DATA IN THIS EXERCISE: Begin
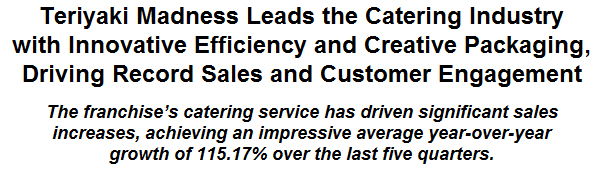 Teriyaki Madness Leads the Catering Industry with Innovative Efficiency and Creative Packaging, Driving Record Sales and Customer Engagement

The franchise's catering service has driven significant sales increases, achieving an impressive average year-over-year growth of 115.17% over the last five quarters.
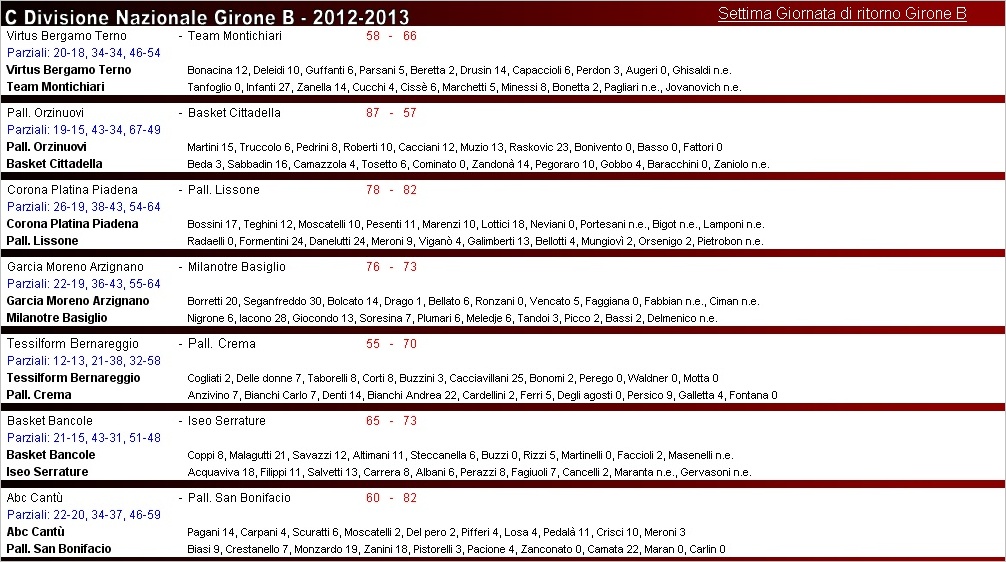 C Divisione Nazionale Girone B - 2012-2013

Settima Giornata di ritorno Girone B

Virtus Bergamo Terno - Team Montichiari 58 - 66
Parziali: 20-18, 34-34, 46-54
Virtus Bergamo Terno
Bonacina 12, Deleidi 10, Guffanti 6, Parsani 5, Beretta 2, Drusin 14, Capaccioli 6, Perdon 3, Augeri 0, Ghisaldi n.e.
Team Montichiari
Tanfoglio 0, Infanti 27, Zanella 14, Cucchi 4, Cissè 6, Marchetti 5, Minessi 8, Bonetta 2, Pagliari n.e., Jovanovich n.e.

Pall. Orzinuovi - Basket Cittadella 87 - 57
Parziali: 19-15, 43-34, 67-49
Pall. Orzinuovi
Martini 15, Truccolo 6, Pedrini 8, Roberti 10, Cacciani 12, Muzio 13, Raskovic 23, Bonivento 0, Basso 0, Fattori 0
Basket Cittadella
Beda 3, Sabbadin 16, Camazzola 4, Tosetto 6, Cominato 0, Zandonà 14, Pegoraro 10, Gobbo 4, Baracchini 0, Zaniolo n.e.

Corona Platina Piadena - Pall. Lissone 78 - 82
Parziali: 26-19, 38-43, 54-64
Corona Platina Piadena
Bossini 17, Teghini 12, Moscatelli 10, Pesenti 11, Marenzi 10, Lottici 18, Neviani 0, Portesani n.e., Bigot n.e., Lamponi n.e.
Pall. Lissone
Radaelli 0, Formentini 24, Danelutti 24, Meroni 9, Viganò 4, Galimberti 13, Bellotti 4, Mungiovì 2, Orsenigo 2, Pietrobon n.e.

Garcia Moreno Arzignano - Milanotre Basiglio 76 - 73
Parziali: 22-19, 36-43, 55-64
Garcia Moreno Arzignano
Borretti 20, Seganfreddo 30, Bolcato 14, Drago 1, Bellato 6, Ronzani 0, Vencato 5, Faggiana 0, Fabbian n.e., Ciman n.e.
Milanotre Basiglio
Nigrone 6, Iacono 28, Giocondo 13, Soresina 7, Plumari 6, Meledje 6, Tandoi 3, Picco 2, Bassi 2, Delmenico n.e.

Tessilform Bernareggio - Pall. Crema 55 - 70
Parziali: 12-13, 21-38, 32-58
Tessilform Bernareggio
Cogliati 2, Delle donne 7, Taborelli 8, Corti 8, Buzzini 3, Cacciavillani 25, Bonomi 2, Perego 0, Waldner 0, Motta 0
Pall. Crema
Anzivino 7, Bianchi Carlo 7, Denti 14, Bianchi Andrea 22, Cardellini 2, Ferri 5, Degli agosti 0, Persico 9, Galletta 4, Fontana 0

Basket Bancole - Iseo Serrature 65 - 73
Parziali: 21-15, 43-31, 51-48
Basket Bancole
Coppi 8, Malagutti 21, Savazzi 12, Altimani 11, Steccanella 6, Buzzi 0, Rizzi 5, Martinelli 0, Faccioli 2, Masenelli n.e.
Iseo Serrature
Acquaviva 18, Filippi 11, Salvetti 13, Carrera 8, Albani 6, Perazzi 8, Fagiuoli 7, Cancelli 2, Maranta n.e., Gervasoni n.e.

Abc Cantù - Pall. San Bonifacio 60 - 82
Parziali: 22-20, 34-37, 46-59
Abc Cantù
Pagani 14, Carpani 4, Scuratti 6, Moscatelli 2, Del pero 2, Pifferi 4, Losa 4, Pedalà 11, Crisci 10, Meroni 3
Pall. San Bonifacio
Biasi 9, Crestanello 7, Monzardo 19, Zanini 18, Pistorelli 3, Pacione 4, Zanconato 0, Camata 22, Maran 0, Carlin 0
DATA IN THIS EXERCISE: End
> _ASSIGNMENT_: Reproduce all lines from the records above that include the word "Lissone".

> _WRITTEN SOLUTION_:
Corona Platina Piadena - Pall. Lissone 78 - 82
Pall. Lissone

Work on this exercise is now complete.